There are hopes that a new trail from Cochrane to Canmore will soon be completed, which will add a portion to the Trans Canada Trails’ (TCT) Great Trail, a network of recreational trails throughout Canada that link the country together.
Trans Canada Trail (TCT) is a non-profit organization that supports the development of The Great Trail and as a community-based project, TCT does not own or operate any section of the trail.
According to Alex Baum, a project lead and local advocate for the path, Alberta’s TCT pathway is only 60 per cent complete.
“Some of the provinces and territories are already 100 per cent done.
“My wife and I just enjoy what this part of the country lends itself to. We can hardly wait till the weekend gets here to be out doing some adventurous things outdoors. We’re not alone cause we’re all here for variations of that,” Baum said.

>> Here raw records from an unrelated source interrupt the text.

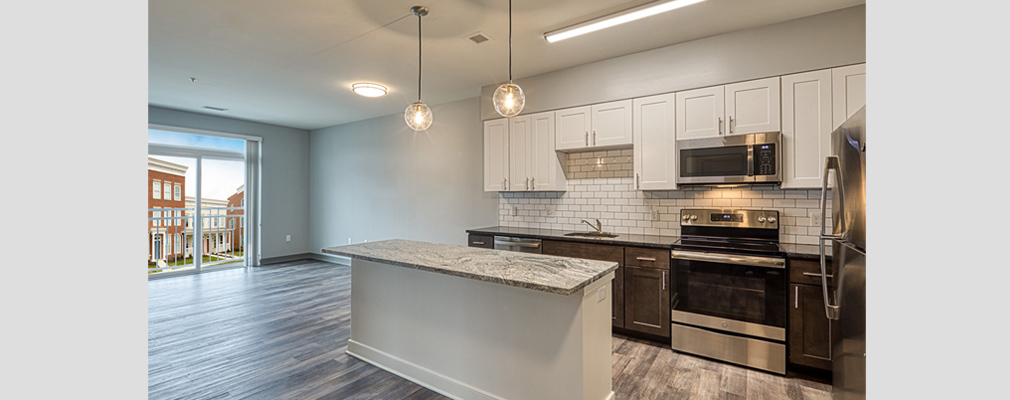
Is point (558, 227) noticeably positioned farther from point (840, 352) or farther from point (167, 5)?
point (167, 5)

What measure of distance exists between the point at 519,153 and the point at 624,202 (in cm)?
118

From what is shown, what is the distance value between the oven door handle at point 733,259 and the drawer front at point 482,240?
1.74 metres

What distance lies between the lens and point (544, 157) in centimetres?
399

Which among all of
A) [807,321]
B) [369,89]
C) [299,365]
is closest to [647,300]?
[807,321]

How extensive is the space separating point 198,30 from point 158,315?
9.25 ft

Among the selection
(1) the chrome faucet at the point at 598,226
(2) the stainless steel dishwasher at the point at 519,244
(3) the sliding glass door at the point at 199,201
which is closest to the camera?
(2) the stainless steel dishwasher at the point at 519,244

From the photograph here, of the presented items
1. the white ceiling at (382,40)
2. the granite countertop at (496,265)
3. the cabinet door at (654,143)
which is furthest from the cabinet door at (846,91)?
the granite countertop at (496,265)

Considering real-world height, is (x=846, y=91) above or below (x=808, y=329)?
above

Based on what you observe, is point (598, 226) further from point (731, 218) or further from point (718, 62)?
point (718, 62)

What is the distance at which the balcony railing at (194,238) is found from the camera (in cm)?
584

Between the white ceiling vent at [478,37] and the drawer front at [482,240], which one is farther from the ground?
the white ceiling vent at [478,37]

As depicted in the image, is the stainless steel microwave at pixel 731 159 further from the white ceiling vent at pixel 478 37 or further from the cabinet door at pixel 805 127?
the white ceiling vent at pixel 478 37

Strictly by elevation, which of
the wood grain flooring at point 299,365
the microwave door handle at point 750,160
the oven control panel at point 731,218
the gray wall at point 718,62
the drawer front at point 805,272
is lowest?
the wood grain flooring at point 299,365

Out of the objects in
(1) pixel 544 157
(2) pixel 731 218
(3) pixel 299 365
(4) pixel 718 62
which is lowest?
(3) pixel 299 365
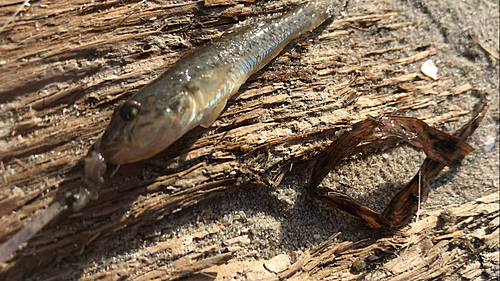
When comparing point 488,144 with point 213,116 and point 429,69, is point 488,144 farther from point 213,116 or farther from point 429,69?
point 213,116

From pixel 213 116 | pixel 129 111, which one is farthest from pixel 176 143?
pixel 129 111

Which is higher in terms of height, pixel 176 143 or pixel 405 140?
pixel 176 143

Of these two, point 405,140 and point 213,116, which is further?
point 405,140

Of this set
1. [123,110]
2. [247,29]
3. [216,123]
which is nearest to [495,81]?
[247,29]

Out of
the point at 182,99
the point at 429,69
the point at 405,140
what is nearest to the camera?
the point at 182,99

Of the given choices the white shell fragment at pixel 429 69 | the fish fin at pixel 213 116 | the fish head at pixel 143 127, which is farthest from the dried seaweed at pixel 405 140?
the fish head at pixel 143 127

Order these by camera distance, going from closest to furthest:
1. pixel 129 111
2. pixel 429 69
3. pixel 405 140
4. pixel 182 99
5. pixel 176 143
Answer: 1. pixel 129 111
2. pixel 182 99
3. pixel 176 143
4. pixel 405 140
5. pixel 429 69

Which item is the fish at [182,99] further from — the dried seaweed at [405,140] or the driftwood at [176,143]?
the dried seaweed at [405,140]

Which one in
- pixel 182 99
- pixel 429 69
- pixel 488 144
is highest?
pixel 429 69
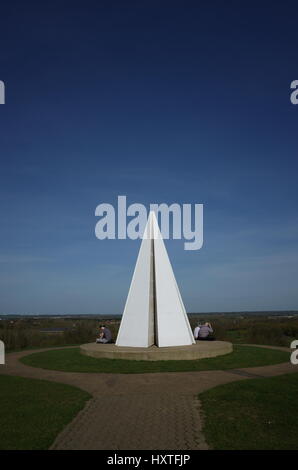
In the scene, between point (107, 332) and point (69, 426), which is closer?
point (69, 426)

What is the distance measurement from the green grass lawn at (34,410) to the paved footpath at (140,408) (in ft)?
0.65

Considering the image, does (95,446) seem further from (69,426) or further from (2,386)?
(2,386)

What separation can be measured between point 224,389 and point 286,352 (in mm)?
6931

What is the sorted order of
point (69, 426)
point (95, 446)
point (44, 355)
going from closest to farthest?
1. point (95, 446)
2. point (69, 426)
3. point (44, 355)

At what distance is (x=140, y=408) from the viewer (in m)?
6.71

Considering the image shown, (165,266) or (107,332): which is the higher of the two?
(165,266)

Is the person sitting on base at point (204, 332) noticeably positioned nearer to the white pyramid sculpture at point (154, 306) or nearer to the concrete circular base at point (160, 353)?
the white pyramid sculpture at point (154, 306)

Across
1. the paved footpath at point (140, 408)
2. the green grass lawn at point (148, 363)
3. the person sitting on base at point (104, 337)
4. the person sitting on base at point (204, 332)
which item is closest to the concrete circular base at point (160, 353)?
the green grass lawn at point (148, 363)

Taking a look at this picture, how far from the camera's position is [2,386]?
864 centimetres

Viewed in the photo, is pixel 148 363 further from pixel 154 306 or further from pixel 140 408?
pixel 140 408

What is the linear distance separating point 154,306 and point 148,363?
2.80 meters

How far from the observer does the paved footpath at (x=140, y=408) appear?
16.8 feet
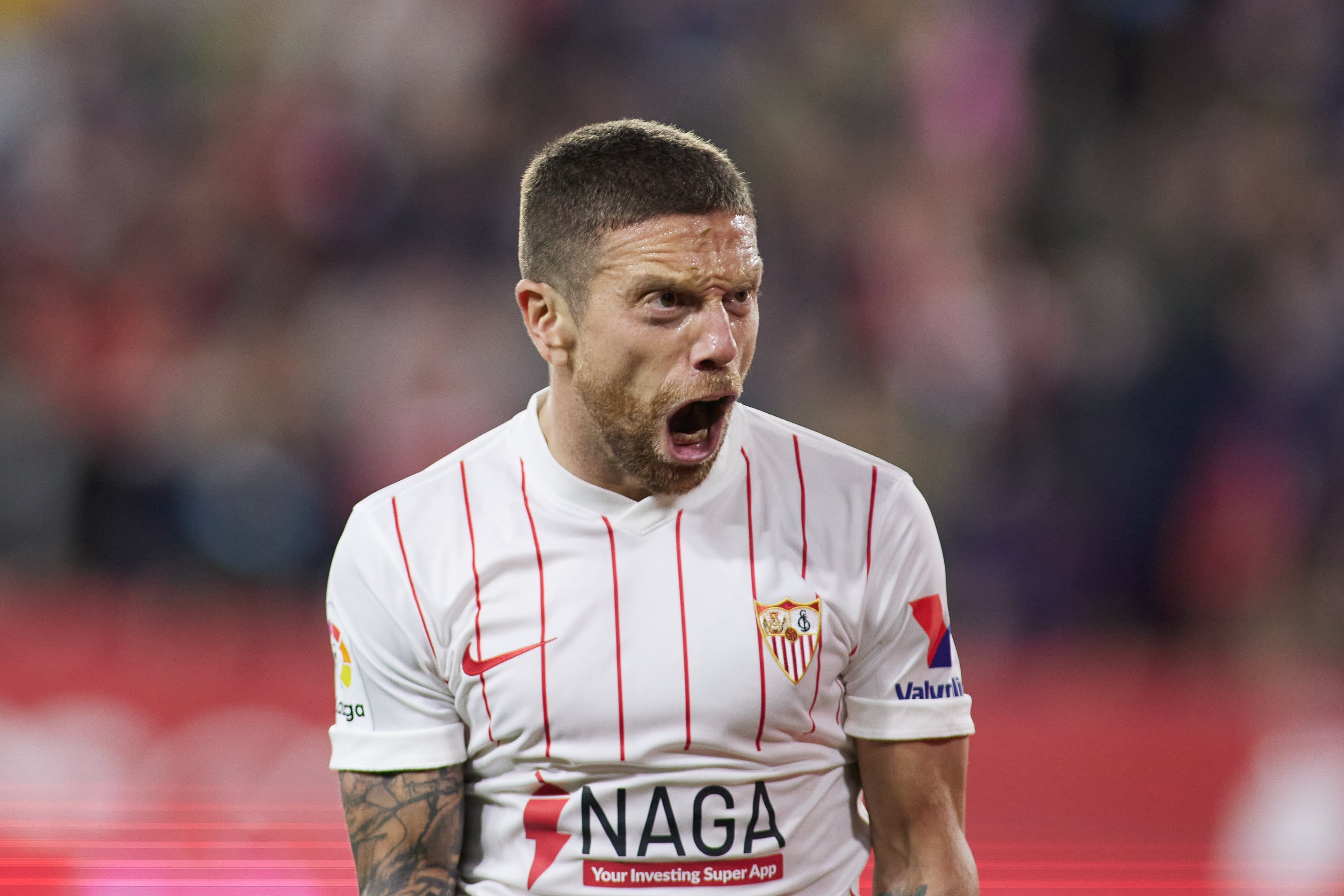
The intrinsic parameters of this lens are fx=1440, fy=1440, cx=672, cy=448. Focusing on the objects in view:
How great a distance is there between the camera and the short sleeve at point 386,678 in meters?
2.06

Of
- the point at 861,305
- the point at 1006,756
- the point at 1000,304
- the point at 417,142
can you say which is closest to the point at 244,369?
the point at 417,142

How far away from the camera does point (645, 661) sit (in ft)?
6.65

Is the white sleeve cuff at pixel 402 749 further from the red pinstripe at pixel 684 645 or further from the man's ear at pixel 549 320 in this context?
the man's ear at pixel 549 320

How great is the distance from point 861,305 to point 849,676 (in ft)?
12.5

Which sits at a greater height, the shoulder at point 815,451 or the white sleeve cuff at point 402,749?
the shoulder at point 815,451

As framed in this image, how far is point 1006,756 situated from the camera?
411cm

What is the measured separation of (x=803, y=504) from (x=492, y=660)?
1.69 ft

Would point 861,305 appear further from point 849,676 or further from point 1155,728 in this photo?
point 849,676

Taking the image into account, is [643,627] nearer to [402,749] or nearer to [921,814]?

“As we kind of looked at what’s all happening around us, you know the legacy trail from Canmore to Banff and the blossoming of that trail and what it’s meant to those two communities. We watched even our trails in Cochrane here and what it’s doing to our community.”
There are several things that need to come together for the trail to become a reality, “including negotiating with the leaders of the Stoney Nakoda Nation, as the trail would have to cut through their land to connect with Canmore,” as stated in the Cochrane Eagle.

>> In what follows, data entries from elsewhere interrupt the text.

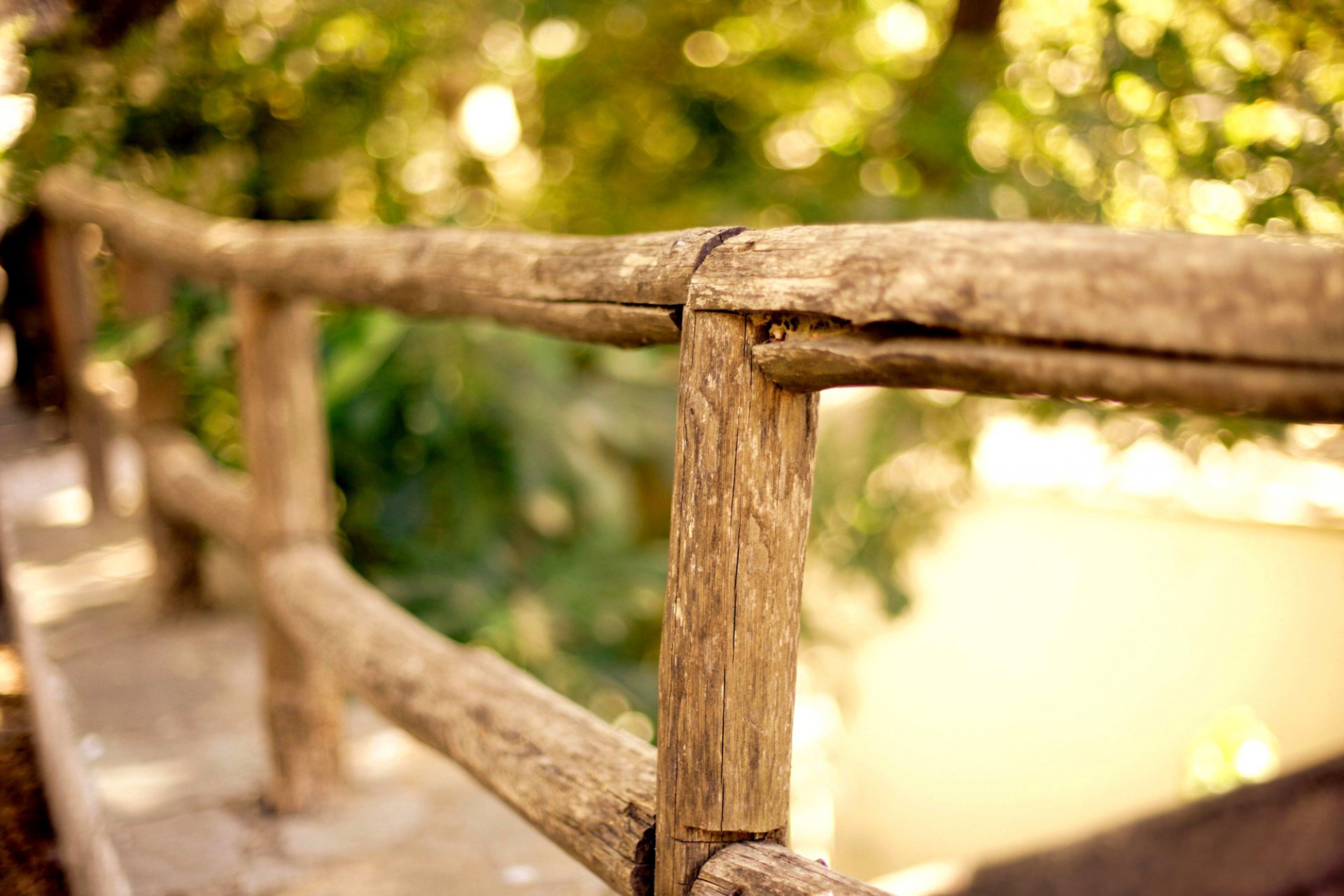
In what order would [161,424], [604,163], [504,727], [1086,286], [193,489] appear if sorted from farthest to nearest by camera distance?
[604,163] → [161,424] → [193,489] → [504,727] → [1086,286]

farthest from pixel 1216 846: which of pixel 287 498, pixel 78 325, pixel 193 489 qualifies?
pixel 78 325

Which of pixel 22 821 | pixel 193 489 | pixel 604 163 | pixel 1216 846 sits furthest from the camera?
pixel 604 163

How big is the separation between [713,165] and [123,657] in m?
2.59

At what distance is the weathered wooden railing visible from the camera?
0.63 meters

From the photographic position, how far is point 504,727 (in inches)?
49.4

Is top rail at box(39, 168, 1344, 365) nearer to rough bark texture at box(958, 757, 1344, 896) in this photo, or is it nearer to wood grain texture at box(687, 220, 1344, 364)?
wood grain texture at box(687, 220, 1344, 364)

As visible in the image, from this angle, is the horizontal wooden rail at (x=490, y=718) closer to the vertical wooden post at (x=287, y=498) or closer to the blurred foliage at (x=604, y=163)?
the vertical wooden post at (x=287, y=498)

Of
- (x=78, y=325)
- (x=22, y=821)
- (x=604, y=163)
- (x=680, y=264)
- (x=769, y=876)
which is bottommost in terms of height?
(x=22, y=821)

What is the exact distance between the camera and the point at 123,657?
8.67 ft

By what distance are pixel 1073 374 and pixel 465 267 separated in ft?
2.83

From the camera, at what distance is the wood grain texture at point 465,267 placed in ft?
3.35

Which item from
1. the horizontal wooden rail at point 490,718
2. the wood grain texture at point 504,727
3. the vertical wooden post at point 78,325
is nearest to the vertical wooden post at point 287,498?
the horizontal wooden rail at point 490,718

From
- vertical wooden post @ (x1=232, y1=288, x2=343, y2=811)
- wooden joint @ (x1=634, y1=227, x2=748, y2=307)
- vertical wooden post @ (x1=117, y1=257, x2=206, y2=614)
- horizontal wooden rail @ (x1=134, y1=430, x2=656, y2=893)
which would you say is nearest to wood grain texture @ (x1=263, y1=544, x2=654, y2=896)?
horizontal wooden rail @ (x1=134, y1=430, x2=656, y2=893)

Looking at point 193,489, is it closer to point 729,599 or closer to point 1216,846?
point 729,599
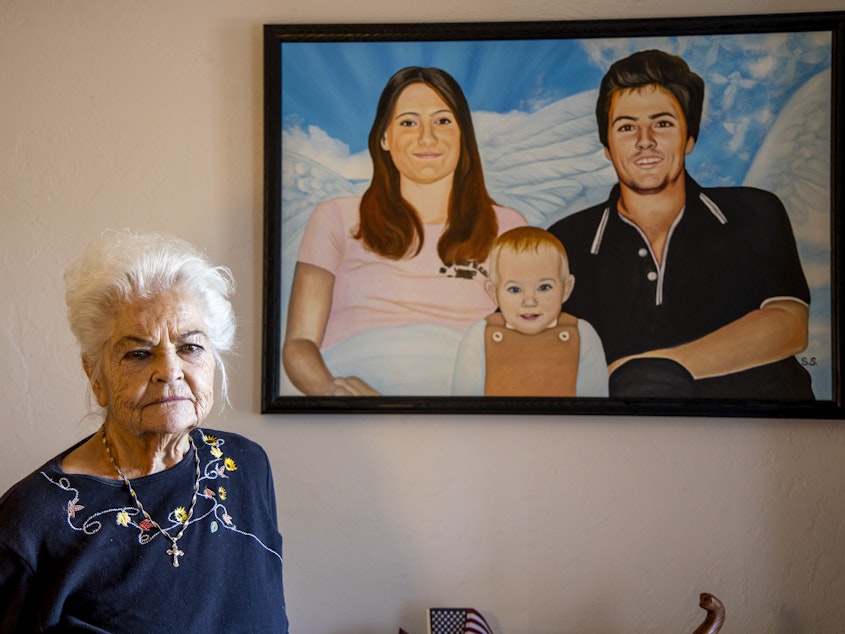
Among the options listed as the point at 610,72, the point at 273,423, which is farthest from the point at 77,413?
the point at 610,72

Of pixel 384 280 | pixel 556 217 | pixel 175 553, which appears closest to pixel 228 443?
pixel 175 553

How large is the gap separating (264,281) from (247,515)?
61 cm

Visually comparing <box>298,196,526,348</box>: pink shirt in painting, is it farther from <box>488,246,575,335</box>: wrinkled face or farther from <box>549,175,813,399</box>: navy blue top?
<box>549,175,813,399</box>: navy blue top

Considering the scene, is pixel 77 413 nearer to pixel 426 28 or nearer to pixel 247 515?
pixel 247 515

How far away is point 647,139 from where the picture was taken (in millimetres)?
2002

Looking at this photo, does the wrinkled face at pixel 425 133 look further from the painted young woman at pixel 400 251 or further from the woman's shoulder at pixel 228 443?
the woman's shoulder at pixel 228 443

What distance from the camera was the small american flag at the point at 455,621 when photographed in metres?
1.91

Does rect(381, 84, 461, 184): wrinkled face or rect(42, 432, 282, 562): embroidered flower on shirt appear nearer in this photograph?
rect(42, 432, 282, 562): embroidered flower on shirt

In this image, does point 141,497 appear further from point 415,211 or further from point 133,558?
point 415,211

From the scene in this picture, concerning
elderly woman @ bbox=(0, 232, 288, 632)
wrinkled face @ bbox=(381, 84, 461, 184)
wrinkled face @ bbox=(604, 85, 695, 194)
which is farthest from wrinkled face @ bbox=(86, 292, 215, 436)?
wrinkled face @ bbox=(604, 85, 695, 194)

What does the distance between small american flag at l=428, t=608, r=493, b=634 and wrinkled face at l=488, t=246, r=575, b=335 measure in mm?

“The Stoney Nakoda, our neighbours, they’re doing their best to dream the dream with us,” Baum said.
“The province is discussing the Highway 22 1A intersection and among those discussions is the 1A expansion which is drastically over due. So all of those provincial discussions would assist in many ways the possibility of the great trails coming through our communities,” Baum said.
A statement from the three Stoney Nakoda Chiefs said the nation is involved in the visionary planning.

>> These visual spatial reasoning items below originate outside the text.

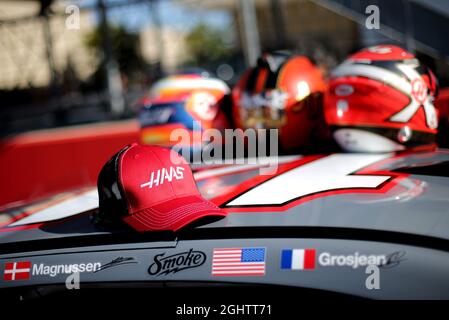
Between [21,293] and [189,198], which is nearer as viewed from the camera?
[21,293]

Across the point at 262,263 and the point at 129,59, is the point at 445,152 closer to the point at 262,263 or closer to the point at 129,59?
the point at 262,263

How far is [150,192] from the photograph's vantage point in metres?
2.19

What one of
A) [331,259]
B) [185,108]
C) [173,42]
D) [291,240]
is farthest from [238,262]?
[173,42]

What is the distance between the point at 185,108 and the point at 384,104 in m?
1.54

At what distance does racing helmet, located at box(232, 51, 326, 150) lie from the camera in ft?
11.4

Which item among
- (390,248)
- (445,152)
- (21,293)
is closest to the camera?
(390,248)

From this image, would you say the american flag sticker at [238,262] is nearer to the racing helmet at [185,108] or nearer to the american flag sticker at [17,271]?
the american flag sticker at [17,271]

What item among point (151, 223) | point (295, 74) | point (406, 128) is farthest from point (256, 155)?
point (151, 223)

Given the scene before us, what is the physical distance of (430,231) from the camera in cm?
174

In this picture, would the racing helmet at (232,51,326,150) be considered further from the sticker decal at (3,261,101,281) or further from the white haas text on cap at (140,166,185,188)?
the sticker decal at (3,261,101,281)

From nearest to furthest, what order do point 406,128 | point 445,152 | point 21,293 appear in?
point 21,293, point 445,152, point 406,128

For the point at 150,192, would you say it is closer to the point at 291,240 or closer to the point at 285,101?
the point at 291,240

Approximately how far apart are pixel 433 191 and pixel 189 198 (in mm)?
857

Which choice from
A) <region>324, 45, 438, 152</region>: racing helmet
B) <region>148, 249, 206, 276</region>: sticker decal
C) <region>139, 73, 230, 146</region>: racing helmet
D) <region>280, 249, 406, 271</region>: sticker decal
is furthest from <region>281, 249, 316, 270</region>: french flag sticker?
<region>139, 73, 230, 146</region>: racing helmet
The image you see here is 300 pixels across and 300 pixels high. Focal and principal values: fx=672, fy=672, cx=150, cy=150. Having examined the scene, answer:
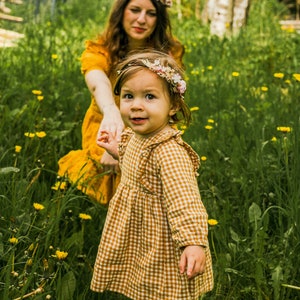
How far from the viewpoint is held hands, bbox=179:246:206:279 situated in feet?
6.14

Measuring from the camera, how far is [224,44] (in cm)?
684

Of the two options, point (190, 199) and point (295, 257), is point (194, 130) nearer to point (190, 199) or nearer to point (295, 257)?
point (295, 257)

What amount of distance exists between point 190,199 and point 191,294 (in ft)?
1.02

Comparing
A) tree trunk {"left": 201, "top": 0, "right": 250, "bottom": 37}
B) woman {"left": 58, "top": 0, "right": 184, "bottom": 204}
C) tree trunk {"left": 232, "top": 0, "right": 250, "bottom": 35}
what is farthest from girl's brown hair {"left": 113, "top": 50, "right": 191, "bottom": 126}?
tree trunk {"left": 232, "top": 0, "right": 250, "bottom": 35}

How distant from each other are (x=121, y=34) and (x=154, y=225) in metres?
1.38

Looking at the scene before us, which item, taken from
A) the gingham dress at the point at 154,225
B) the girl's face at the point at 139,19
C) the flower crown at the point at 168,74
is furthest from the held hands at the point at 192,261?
the girl's face at the point at 139,19

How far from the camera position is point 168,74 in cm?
204

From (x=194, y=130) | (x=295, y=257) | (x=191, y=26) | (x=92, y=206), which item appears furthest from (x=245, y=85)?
(x=191, y=26)

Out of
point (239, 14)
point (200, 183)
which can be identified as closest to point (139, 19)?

“As with all development in the Bow Corridor, the Nation would be pleased to participate in this visioning and will assess whether such a trail through our territory would be an enhancement to our community,” the statement read.
“As Nakoda people we are a welcoming Nation and already have highways and railways travelling through our lands. At the present time, the highway between Canmore and Cochrane is unsafe and we are looking to the federal and provincial governments to make the highways safe. If the highway is made safe for travel, adding a trail to this highway route might be an economic benefit to our community. We will continue to monitor this visioning process to see if that is the case.”
Trisha Kaplan, Trail Development Manager for Western and Northern Canada, said each trail is developed by locals with the help of the TCT group.
“This may be a local group, municipality, provincial government, or Indigenous community. TCT works with these partners, providing funding and other support for the development of the trail. Highway upgrades also present an opportunity for trail development and improvements,” Kaplan said, adding there are a number of trails that run through First Nation territory.
“When a trail is developed by a local group, including Indigenous communities, other authorities and stakeholders are consulted on the project. TCT also looks to see if there is local support for the project before registering a new section of the Trail with our network. All Trail sections must be built by, or in cooperation with, the local authority.”